Я слышу часть разговора и угадываю остальное. Ведь эти старые служаки повторяют одни и те же анекдоты: рассказчик когда-то метким и смелым словом заткнул глотку злонамеренному начальнику. Он говорил решительно, громко, резко. До меня доносятся обрывки этого рассказа:
– …Ты думаешь, я испугался, когда Неней мне это отмочил? Ничуть не бывало, старина. Все ребята притихли, а я один громко сказал: «Господин унтер, говорю, может быть, это так и есть, но…» (Следует фраза, которой я не расслышал.) Да, да, знаешь, я так и брякнул. Он и бровью не повел. «Ладно, ладно», – говорит. И смылся, и с тех пор он всегда был шелковый.
– У меня то же самое вышло с Додором, знаешь, унтером тринадцатого полка, когда кончался срок моей службы. Вот был скотина! Теперь он сторож в Пантеоне. Он меня страшное дело как терпеть не мог! Так вот…
И каждый выкладывает свой запас исторических слов. Все они как на подбор, каждый говорит: «Я не такой, как другие!»
* * *
– Почта!
Подходит рослый широкоплечий парень с толстыми икрами, одетый тщательно и щеголевато, как жандарм.
Он дурно настроен. Получен новый приказ, и теперь каждый день приходится носить почту в штаб полка. Он возмущается этим распоряжением, как будто оно направлено исключительно против него.
Но, не переставая возмущаться, он мимоходом, по привычке, болтает то с одним, то с другим солдатом и созывает капралов, чтобы передать им почту. Несмотря на свое недовольство, он делится всеми имеющимися у него новостями. Развязывая пачку писем, он распределяет запас устных известий.
Прежде всего он сообщает, что в новом приказе черным по белому написано: «Запрещается носить на шинели капюшон».
– Слышишь? – спрашивает у Тирлуара Тирет. – Придется тебе выбросить твой шикарный капюшон.
– Черта с два! Это меня не касается. Этот номер не пройдет! – отвечает владелец капюшона: дело идет не только об удобстве, задето и самолюбие.
– Это приказ командующего армией!
– Тогда пусть главнокомандующий запретит дождь. Знать ничего не желаю. И слышать не хочу.
Вообще приказами, даже не такими необычными, как этот, солдаты возмущаются… прежде чем их выполнить.
– Еще приказано, – прибавляет почтарь, – стричь бороду. И патлы. Под машинку, наголо!..

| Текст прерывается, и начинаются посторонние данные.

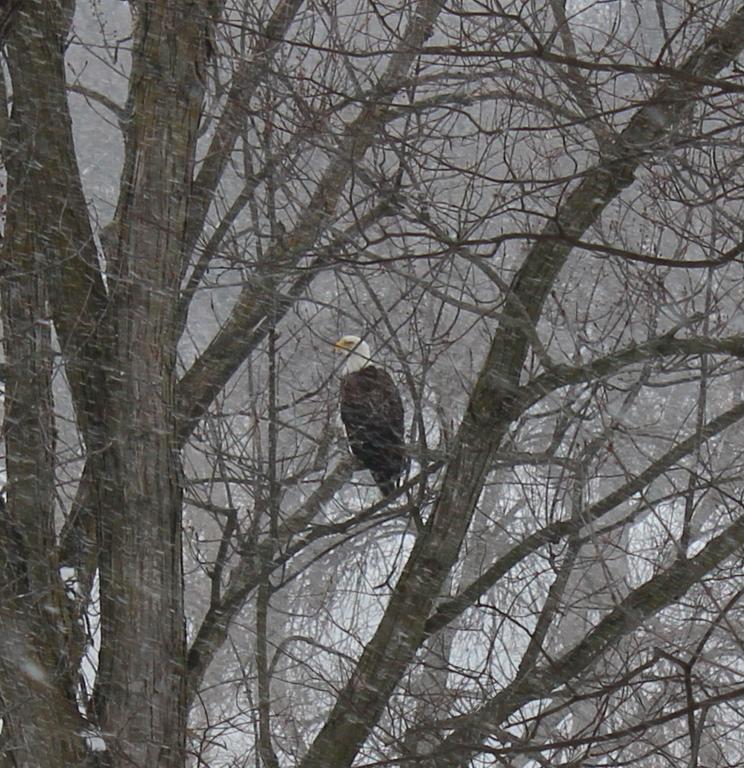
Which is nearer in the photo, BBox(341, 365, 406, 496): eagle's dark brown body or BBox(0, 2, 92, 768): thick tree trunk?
BBox(0, 2, 92, 768): thick tree trunk

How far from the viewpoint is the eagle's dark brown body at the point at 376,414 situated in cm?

– Типун тебе на язык! – говорит Барк: приказ непосредственно угрожает его хохолку. – Не на такого напал! Этому не бывать! Накось, выкуси!
– А мне-то что! Подчиняйся или нет, мне на это наплевать.
Вместе с точными писаными известиями пришли и другие, поважней, но зато неопределенные и сказочные: будто бы дивизию сменят и пошлют на отдых в Марокко, а может быть, в Египет.
– Да ну? Э-э!.. О-о!.. А-а!!!
Все слушают. Поддаются соблазну новизны и чуда.